Oct 14, 2022 1:26:11 PM
Weekly Market Wrap 14/10/2022
US CPI came in higher than expectations this week, sparking a volatile trading day on Thursday as well as reinforcing the Fed’s view that a further large rate hike is required at the November meeting. The UK is set to reverse parts of its controversial mini budget after widespread criticism, whilst finance minister Kwasi Kwarteng has been sacked after just 38 days in the position. UK unemployment fell as the data issued a sharp warning for UK businesses. Eurozone inflation data gave mixed readings this week as the ECB looks set to deliver another significant interest rate increase.
The S&P 500 is currently ending the week down 0.99% at 3,669 and the NASDAQ is flat at 10,649. US CPI data released on Thursday came in slightly ahead of expectations at 8.2%, whilst the consensus estimated a figure of 8.1%. Despite showing a fall in the pace of inflation, the data caused US futures to fall heavily ahead of the open on Thursday, however US markets ended the day more than 2% higher, with the S&P 500 showing the fifth largest intraday reversal from a low. The higher than expected CPI print has caused markets to price in a fourth consecutive 75bps rate hike at the Federal Reserve’s next meeting in November.

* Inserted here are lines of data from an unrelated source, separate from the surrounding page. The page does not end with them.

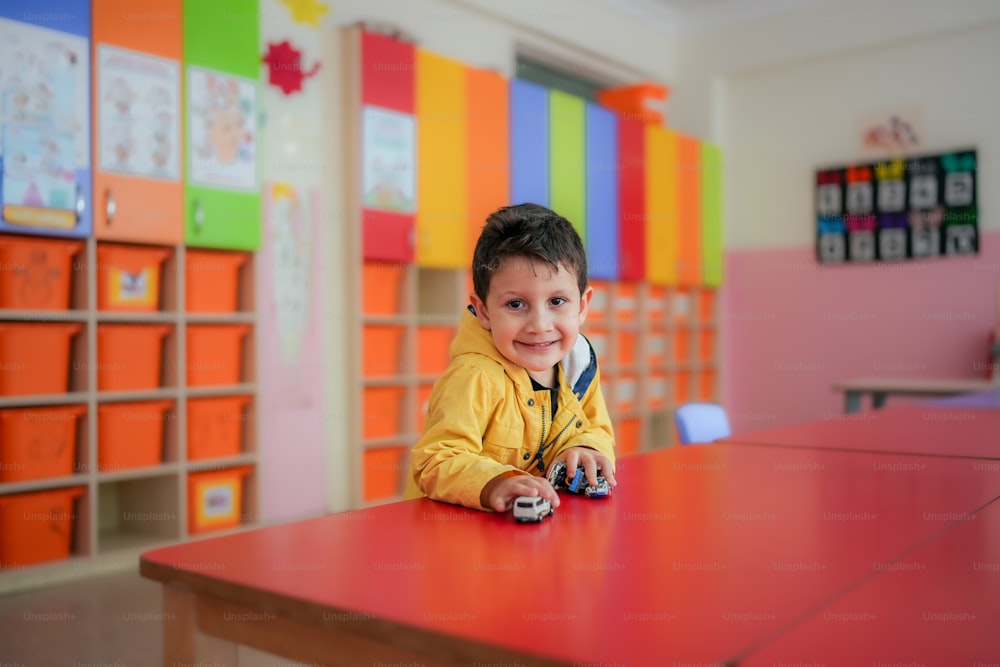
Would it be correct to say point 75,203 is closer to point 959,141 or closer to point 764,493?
point 764,493

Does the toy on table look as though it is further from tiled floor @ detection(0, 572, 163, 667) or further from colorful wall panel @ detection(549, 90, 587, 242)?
colorful wall panel @ detection(549, 90, 587, 242)


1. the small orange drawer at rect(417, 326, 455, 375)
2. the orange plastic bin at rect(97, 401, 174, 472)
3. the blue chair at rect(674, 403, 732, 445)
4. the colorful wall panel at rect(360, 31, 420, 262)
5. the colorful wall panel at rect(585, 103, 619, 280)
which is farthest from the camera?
the colorful wall panel at rect(585, 103, 619, 280)

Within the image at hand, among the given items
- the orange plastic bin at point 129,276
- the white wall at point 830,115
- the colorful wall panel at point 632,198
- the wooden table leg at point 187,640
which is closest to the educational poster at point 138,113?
the orange plastic bin at point 129,276

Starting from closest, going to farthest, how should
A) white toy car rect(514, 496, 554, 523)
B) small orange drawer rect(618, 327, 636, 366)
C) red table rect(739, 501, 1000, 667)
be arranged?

The UK market ended the week lower. The UK government is considering scrapping large parts of the recent mini budget after large and seemingly unfunded tax cuts were openly criticised by a number of respected institutions and caused the pound to drop to an all-time low against the US dollar. Chancellor Kwasi Kwarteng cut short his trip to Washington in order to discuss a potential reversal of cuts, however, was sacked from the position immediately upon returning. Kwarteng became the second shortest-serving UK chancellor as the government continues to surround itself in controversy. UK stocks and the pound rallied on Friday upon hopes of a U-turn. Data released on Tuesday showed that UK unemployment fell to 3.5% in August, driven by a record number of people leaving the labour market due to long-term sickness, with many UK business left struggling to recruit new staff. UK CPI data will be released next week and is expected to show an increase back above 10%. An upside surprise could lead the Bank of England to deliver a very large interest rate increase in November.

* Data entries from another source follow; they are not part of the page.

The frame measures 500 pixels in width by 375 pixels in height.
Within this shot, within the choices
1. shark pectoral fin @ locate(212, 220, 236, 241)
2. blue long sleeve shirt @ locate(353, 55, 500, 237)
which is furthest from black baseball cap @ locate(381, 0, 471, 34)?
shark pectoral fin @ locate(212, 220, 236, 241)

The Euro Stoxx 50 is currently up 0.65% to 3,397, the DAX is up 1.47% at 12,453 whilst the CAC 40 gained 1.44%, reaching 5,951. The eurozone announced its largest trade deficit since 2015 in August, as high energy prices cause import costs to accelerate. In August the cost of exports increased by 24% YoY and was the tenth consecutive month of a negative balance. German wholesale prices rose 19.9% YoY in September, driven by higher costs for materials, whilst Spanish inflation came in below estimates at 9% YoY for September. Slovak central bank chief Peter Kazimir told investors that the ECB “won’t stop at the neutral rate” and insisted that another 75bps increase in October would be appropriate.

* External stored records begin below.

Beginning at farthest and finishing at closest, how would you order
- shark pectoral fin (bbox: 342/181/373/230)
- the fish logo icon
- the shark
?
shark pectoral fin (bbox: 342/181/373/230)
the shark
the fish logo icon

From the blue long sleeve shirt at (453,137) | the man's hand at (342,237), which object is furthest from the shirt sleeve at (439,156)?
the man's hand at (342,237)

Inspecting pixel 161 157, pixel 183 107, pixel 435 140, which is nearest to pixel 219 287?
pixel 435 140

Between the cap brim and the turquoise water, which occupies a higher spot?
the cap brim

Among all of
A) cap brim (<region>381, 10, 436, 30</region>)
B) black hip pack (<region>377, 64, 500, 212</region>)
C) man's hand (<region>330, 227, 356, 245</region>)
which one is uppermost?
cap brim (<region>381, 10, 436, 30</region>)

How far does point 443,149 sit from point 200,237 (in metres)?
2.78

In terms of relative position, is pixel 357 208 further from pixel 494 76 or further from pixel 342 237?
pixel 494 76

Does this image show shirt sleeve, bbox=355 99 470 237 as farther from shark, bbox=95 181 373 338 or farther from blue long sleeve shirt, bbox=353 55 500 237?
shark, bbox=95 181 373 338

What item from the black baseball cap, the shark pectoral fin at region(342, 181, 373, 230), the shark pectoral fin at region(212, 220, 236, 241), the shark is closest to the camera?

Yields on the US 10-Year were flat this week at 3.88%, despite higher than expected inflation data. UK 10-year yields fell back below 4% after reports that tax plans would be reversed.
Brent Crude fell by 4.53% this week to $93.50 per barrel, as fears of global recession pushed demand expectations lower, despite last week’s production cut.
The Week Ahead
Monday – China Trade Balance & Italy CPI
Tuesday – China GDP & Retail Sales
Wednesday – UK CPI & Canada CPI
Thursday – China Interest Rate Decision & US Jobless Claims
Friday – UK Retail Sales
*Price changes as of last week’s close unless stated otherwise.